- _Tugas Singkat 1_
Dalam berita tentang kesiapan Bank Mandiri menjadi bank peserta, peraturan pemerintah nomor berapa yang memuat aturan terkait bank jangkar?
- _Tugas Singkat 2_
Tulis lanjutan berita tentang kesiapan Bank Mandiri menjadi bank jangkar, dimulai setelah kalimat terakhirnya.

- _Dokumen Sumber_
PT Bank Mandiri (Persero) Tbk mengaku siap menjadi bank peserta atau bank jangkar apabila ditunjuk oleh pemerintah maupun Otoritas Jasa Keuangan (OJK).
Bank peserta sendiri adalah bank yang menerima penempatan dana pemerintah dan menyediakan dana penyangga likuiditas bagi bank pelaksana.
"Bank Mandiri siap mendukung apabila bank mandiri diminta untuk menjadi bank peserta," ujar Direktur Manajemen Risiko Ahmad Siddik Badruddin, Senin 8 Juni 2020.
Baca Juga: Ingin Berpergian Saat New Normal, Ini Syaratnya
Nantinya, bank peserta akan menyuntikkan dana penyangga likuiditas bagi bank pelaksana. Dana tersebut dibutuhkan lantaran bank pelaksana telah melakukan restrukturisasi kredit dan pembiayaan. Atas kondisi itu, Siddik mengaku maklum jika terdapat potensi ketidakcocokan (mismatch) pada bank pelaksana.
Aturan terkait bank jangkar ini tertuang dalam Peraturan Pemerintah (PP) Nomor 23 Tahun 2020 tentang Pelaksanaan Program Pemulihan Ekonomi Nasional (PEN) dalam Rangka Mendukung Kebijakan Keuangan Negara untuk Penanganan Pandemi Covid-19 dan Menghadapi Ancaman yang Membahayakan Perekonomian Nasional atau Stabilitas Sistem Keuangan serta Penyelamatan Ekonomi Nasional.

- _Bahan yang Disediakan_
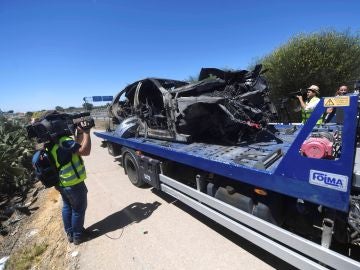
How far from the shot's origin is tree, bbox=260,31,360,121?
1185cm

--

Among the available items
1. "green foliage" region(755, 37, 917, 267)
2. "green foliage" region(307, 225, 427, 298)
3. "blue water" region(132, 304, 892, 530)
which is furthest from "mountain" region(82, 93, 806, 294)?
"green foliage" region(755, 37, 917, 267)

- _Jawaban Akhir 1_
Peraturan Pemerintah (PP) Nomor 23 Tahun 2020.

- _Jawaban Akhir 2_
Sesuai aturan, tak sembarang bank bisa menjadi bank jangkar. Bank harus memenuhi syarat yakni, merupakan bank umum yang berbadan hukum Indonesia, beroperasi di wilayah Indonesia, dan paling sedikit 51 persen saham dimiliki oleh WNI.
Mereka merupakan bank kategori sehat berdasarkan penilaian OJK. Selain itu, mereka juga termasuk dalam kategori 15 bank beraset terbesar.
Dalam kesempatan yang sama, Direktur Utama Bank Mandiri Royke Tumilaar menyatakan likuiditas perseroan saat ini masih sehat. Namun, ia mengaku kesulitan merevisi target yang tercantum dalam Rencana Bisnis Bank (RBB) lantaran Covid-19 memberikan ketidakpastian baik di domestik maupun global.
"Pada dasarnya kami ingin tumbuh, tapi situasi ini tidak mungkin. Ketidakpastian masih banyak masing-masing wilayah beda PSBB dan punya kebijakan sendiri-sendiri," katanya.
Ia menuturkan bank berlogo pita emas ini akan fokus pada tiga area utama di tengah pandemi. Pertama, fokus restrukturisasi debitur terdampak Covid-19 dengan mengedepankan asas kehati-hatian.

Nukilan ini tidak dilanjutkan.